Shiffrin 1, Vlhova 1: Slalom to decide queen of ski worlds
ARE, Sweden — Mikaela Shiffrin 1, Petra Vlhova 1: Over to the slalom to determine who is the queen of the skiing world championships.
Vlhova won the latest episode of what is rapidly emerging as the biggest female rivalry in the sport by capturing gold in the giant slalom on Thursday to become Slovakia’s first world champion.
Coping best in winds that reached 70 kph (43.5 mph) amid unseasonably mild temperatures in central Sweden, Vlhova used her size and power to negate a 0.19-second deficit to Viktoria Rebensburg after the first run and beat the German by 0.14 seconds.
Shiffrin took bronze to add to the gold medal she won in the super-G on the opening day of competition.
Asked if the slalom on Saturday will determine the best female ski racer of the championships, Vlhova — the gold medal round her neck — leaned back on the sofa, made herself comfortable, and had a twinkle in her eye.
“We will see on Saturday, she said, “but sure it will be a good fight with Miki.”

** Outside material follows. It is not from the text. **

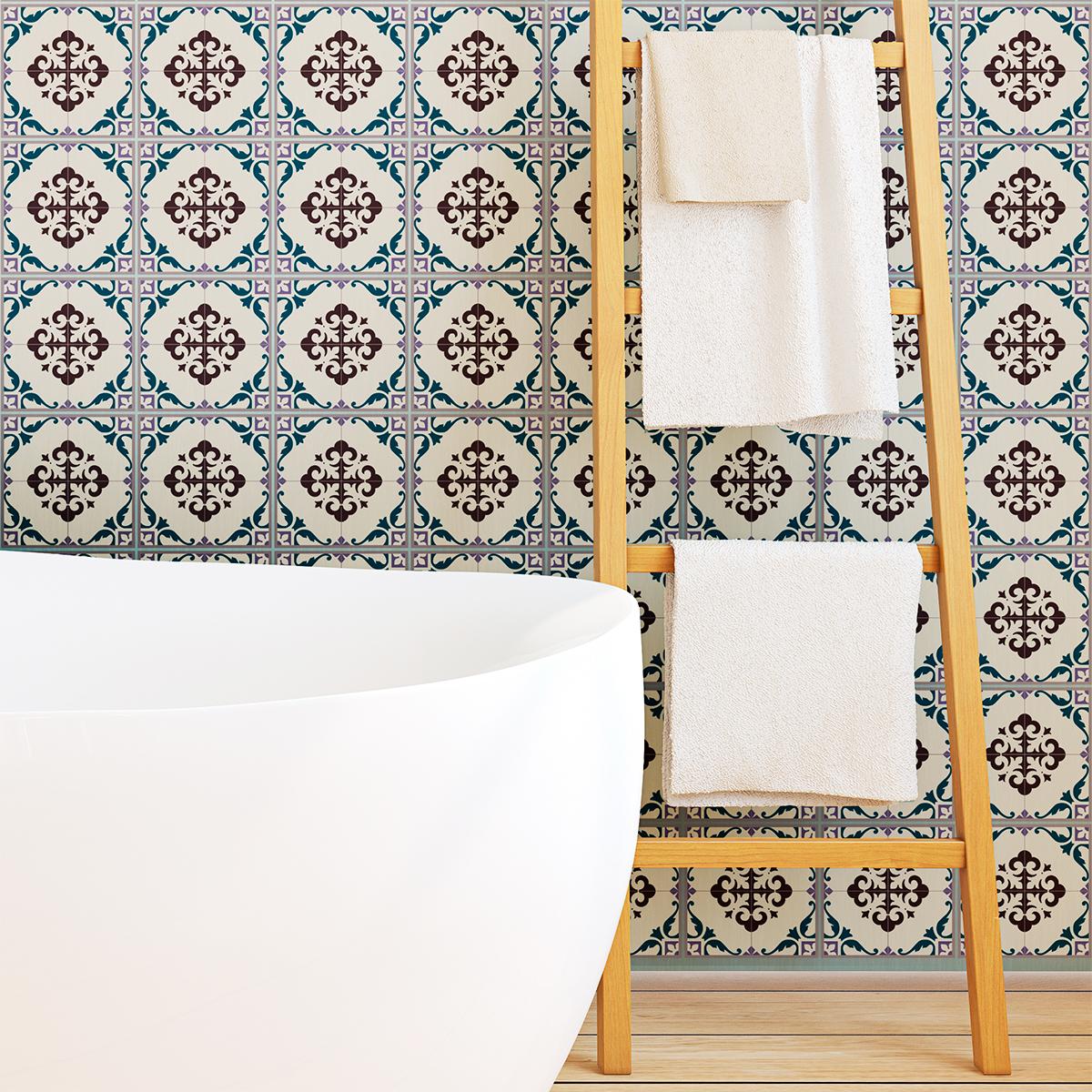 60 stickers carreaux de ciment azulejos gergeli cuisine. Black Bedroom Furniture Sets. Home Design Ideas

Aged 23 like Shiffrin, Vlhova is proving to be the biggest threat to the American’s dominance of Alpine skiing. The Slovakian is the only racer to beat Shiffrin in slalom this season and she also won two giant slaloms on the World Cup circuit recently — tying with Shiffrin in the final GS before the worlds.
This win, which added to the silver she won in the Alpine combined on Friday, took her to a new level.
“Finally,” Vlhova said, “I showed to everyone who is Petra from Slovakia.”
Shiffrin knows about her, all right.
“It’s motivation,” she said. “It’s inspiring in some ways.”
Shiffrin said she lost some self-belief once she saw the conditions in the morning, when it rained for the second straight day to add to the strong winds that forced organizers once again to shorten the course.
There was already added external pressure on the American after she chose to skip the combined — to the surprise of some, including Lindsey Vonn — to preserve energy for the giant slalom and slalom. The careful planning didn’t pay off.
Shiffrin was 0.44 seconds off Rebensburg’s lead following the first run, after which she acknowledged that she struggled to get a “response from the surface.” It meant, she said, that she skied “a little too safe.”
Determined to ski more aggressively in the second leg under floodlights, Shiffrin turned in only the sixth fastest run and ended up happy just to claim third place for her sixth world championship medal — just two off the American record held by Vonn.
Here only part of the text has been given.